[Goal]
What you return should match every record exactly, with the images removed.

* BEGIN *

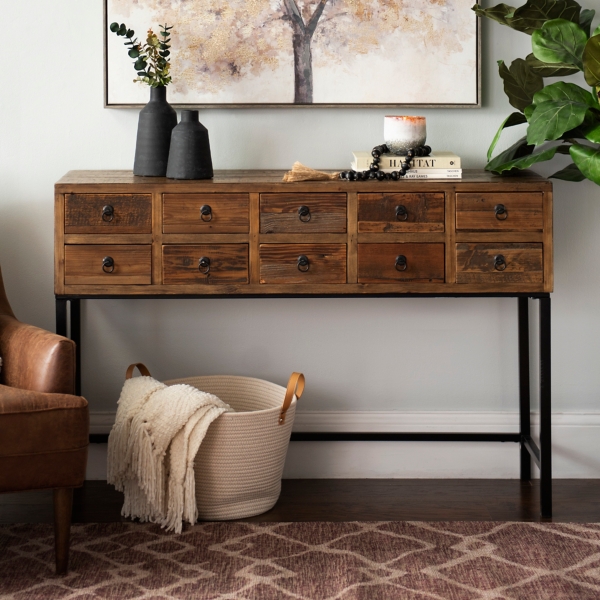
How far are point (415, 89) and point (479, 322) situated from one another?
795 mm

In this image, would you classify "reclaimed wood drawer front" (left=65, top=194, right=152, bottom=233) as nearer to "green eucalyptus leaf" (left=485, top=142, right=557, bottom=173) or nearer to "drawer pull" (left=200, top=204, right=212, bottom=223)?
"drawer pull" (left=200, top=204, right=212, bottom=223)

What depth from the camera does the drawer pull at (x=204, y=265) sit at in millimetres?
2258

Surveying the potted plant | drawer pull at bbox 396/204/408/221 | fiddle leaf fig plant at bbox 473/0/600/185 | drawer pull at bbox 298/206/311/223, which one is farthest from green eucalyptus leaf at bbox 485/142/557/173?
the potted plant

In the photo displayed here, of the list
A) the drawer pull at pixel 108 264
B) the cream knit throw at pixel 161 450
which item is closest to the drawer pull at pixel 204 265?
the drawer pull at pixel 108 264

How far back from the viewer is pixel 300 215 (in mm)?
2258

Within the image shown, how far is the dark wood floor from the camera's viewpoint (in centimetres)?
241

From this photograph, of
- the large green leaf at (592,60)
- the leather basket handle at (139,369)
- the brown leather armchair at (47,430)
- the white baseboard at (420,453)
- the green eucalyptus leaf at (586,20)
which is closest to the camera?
the brown leather armchair at (47,430)

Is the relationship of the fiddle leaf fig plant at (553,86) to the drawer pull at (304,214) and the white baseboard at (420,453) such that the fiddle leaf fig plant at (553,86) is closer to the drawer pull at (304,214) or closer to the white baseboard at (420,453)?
the drawer pull at (304,214)

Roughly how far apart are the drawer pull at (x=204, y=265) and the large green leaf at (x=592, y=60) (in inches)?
44.6

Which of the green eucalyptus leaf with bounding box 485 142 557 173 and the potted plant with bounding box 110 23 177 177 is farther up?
the potted plant with bounding box 110 23 177 177

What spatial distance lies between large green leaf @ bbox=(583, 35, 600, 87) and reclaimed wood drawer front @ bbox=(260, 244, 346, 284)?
791 mm

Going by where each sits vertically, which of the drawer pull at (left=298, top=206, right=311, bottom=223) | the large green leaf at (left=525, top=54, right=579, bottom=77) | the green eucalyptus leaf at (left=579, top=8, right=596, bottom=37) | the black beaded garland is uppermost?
the green eucalyptus leaf at (left=579, top=8, right=596, bottom=37)

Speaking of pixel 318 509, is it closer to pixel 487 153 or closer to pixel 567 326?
pixel 567 326

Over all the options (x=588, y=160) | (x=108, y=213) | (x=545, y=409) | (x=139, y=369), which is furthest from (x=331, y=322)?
(x=588, y=160)
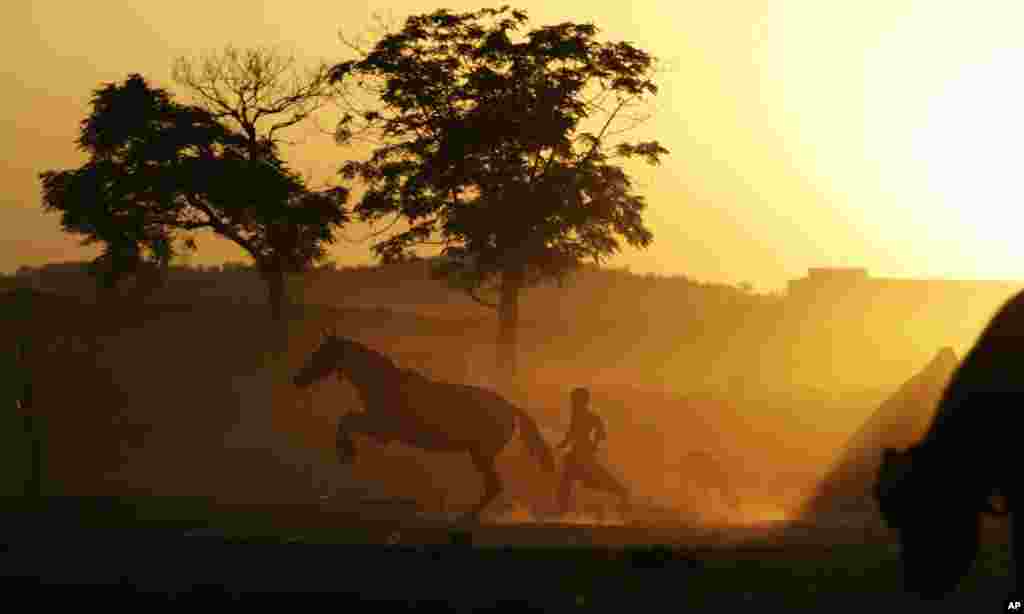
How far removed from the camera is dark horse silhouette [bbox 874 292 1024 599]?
9.15m

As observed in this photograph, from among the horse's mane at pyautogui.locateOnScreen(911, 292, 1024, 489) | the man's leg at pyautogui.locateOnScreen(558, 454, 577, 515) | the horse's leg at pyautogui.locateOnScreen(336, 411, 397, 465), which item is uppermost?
the horse's mane at pyautogui.locateOnScreen(911, 292, 1024, 489)

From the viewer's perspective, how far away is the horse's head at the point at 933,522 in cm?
912

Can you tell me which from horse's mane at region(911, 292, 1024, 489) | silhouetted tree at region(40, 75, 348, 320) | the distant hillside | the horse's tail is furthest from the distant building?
horse's mane at region(911, 292, 1024, 489)

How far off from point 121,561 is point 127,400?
1085 inches

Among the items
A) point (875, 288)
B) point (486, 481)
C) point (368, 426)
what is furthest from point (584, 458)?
Answer: point (875, 288)

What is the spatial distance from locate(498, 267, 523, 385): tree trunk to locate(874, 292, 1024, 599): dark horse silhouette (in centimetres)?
4415

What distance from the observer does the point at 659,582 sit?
1625cm

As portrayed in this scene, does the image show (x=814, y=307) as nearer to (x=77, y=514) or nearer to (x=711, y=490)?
(x=711, y=490)

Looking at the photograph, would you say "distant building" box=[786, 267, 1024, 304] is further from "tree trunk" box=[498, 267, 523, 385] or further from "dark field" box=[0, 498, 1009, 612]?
"dark field" box=[0, 498, 1009, 612]

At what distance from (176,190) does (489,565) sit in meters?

* END *

[Solution to the exercise]
How far are point (415, 89) and point (479, 322) situated from one another?
795 mm

In this image, would you classify "reclaimed wood drawer front" (left=65, top=194, right=152, bottom=233) as nearer to "green eucalyptus leaf" (left=485, top=142, right=557, bottom=173) or nearer to "drawer pull" (left=200, top=204, right=212, bottom=223)?
"drawer pull" (left=200, top=204, right=212, bottom=223)

What depth from the camera does the drawer pull at (x=204, y=265) sit at in millimetres?
2258

Surveying the potted plant | drawer pull at bbox 396/204/408/221 | fiddle leaf fig plant at bbox 473/0/600/185 | drawer pull at bbox 298/206/311/223, which one is farthest from green eucalyptus leaf at bbox 485/142/557/173?
the potted plant

In the photo displayed here, of the list
A) the drawer pull at pixel 108 264
B) the cream knit throw at pixel 161 450
which item is closest to the drawer pull at pixel 204 265?
the drawer pull at pixel 108 264

How far back from the viewer is pixel 300 215 (in mm)?
2258

Within the image shown, how far is the dark wood floor from the camera's viewpoint (in centimetres)?
241

From this photograph, of
- the large green leaf at (592,60)
- the leather basket handle at (139,369)
- the brown leather armchair at (47,430)
- the white baseboard at (420,453)
- the green eucalyptus leaf at (586,20)
which is closest to the camera?
the brown leather armchair at (47,430)

Is the relationship of the fiddle leaf fig plant at (553,86) to the drawer pull at (304,214) and the white baseboard at (420,453) such that the fiddle leaf fig plant at (553,86) is closer to the drawer pull at (304,214) or closer to the white baseboard at (420,453)?
the drawer pull at (304,214)

Roughly how far apart are the drawer pull at (x=204, y=265) and the large green leaf at (x=592, y=60) (in inches)?
44.6

Which of the green eucalyptus leaf with bounding box 485 142 557 173 and the potted plant with bounding box 110 23 177 177 is farther up?
the potted plant with bounding box 110 23 177 177

What spatial distance lies between large green leaf @ bbox=(583, 35, 600, 87) and reclaimed wood drawer front @ bbox=(260, 244, 346, 284)?
791 mm

Going by where each sits vertically, which of the drawer pull at (left=298, top=206, right=311, bottom=223) | the large green leaf at (left=525, top=54, right=579, bottom=77) | the green eucalyptus leaf at (left=579, top=8, right=596, bottom=37) | the black beaded garland is uppermost?
the green eucalyptus leaf at (left=579, top=8, right=596, bottom=37)

Speaking of pixel 318 509, is it closer to pixel 487 153 or closer to pixel 567 326?
pixel 567 326

Over all the options (x=588, y=160) | (x=108, y=213) | (x=545, y=409) | (x=139, y=369), which is furthest from (x=331, y=322)?
(x=588, y=160)
How far removed from the camera is dark horse silhouette [bbox 874 292 1024 599]?
9.15m

As observed in this photograph, from among the horse's mane at pyautogui.locateOnScreen(911, 292, 1024, 489) | the man's leg at pyautogui.locateOnScreen(558, 454, 577, 515) | the horse's leg at pyautogui.locateOnScreen(336, 411, 397, 465), which item is uppermost?
the horse's mane at pyautogui.locateOnScreen(911, 292, 1024, 489)

From the viewer's perspective, how far away is the horse's head at the point at 933,522 in cm?
912

Can you tell me which from horse's mane at region(911, 292, 1024, 489) | silhouetted tree at region(40, 75, 348, 320) | the distant hillside | the horse's tail is furthest from the distant building?
horse's mane at region(911, 292, 1024, 489)

How far off from point 121,561 is point 127,400?
1085 inches

Among the items
A) point (875, 288)
B) point (486, 481)
C) point (368, 426)
what is furthest from point (584, 458)?
Answer: point (875, 288)

What is the spatial distance from locate(498, 267, 523, 385): tree trunk to locate(874, 292, 1024, 599): dark horse silhouette (in centimetres)?
4415

What distance from the observer does the point at 659,582 sit?
1625cm

As portrayed in this scene, does the image show (x=814, y=307) as nearer to (x=77, y=514) or nearer to (x=711, y=490)?
(x=711, y=490)

Looking at the photograph, would you say "distant building" box=[786, 267, 1024, 304] is further from "tree trunk" box=[498, 267, 523, 385] or further from "dark field" box=[0, 498, 1009, 612]?
"dark field" box=[0, 498, 1009, 612]

At what distance from (176,190) does (489,565) sit in meters?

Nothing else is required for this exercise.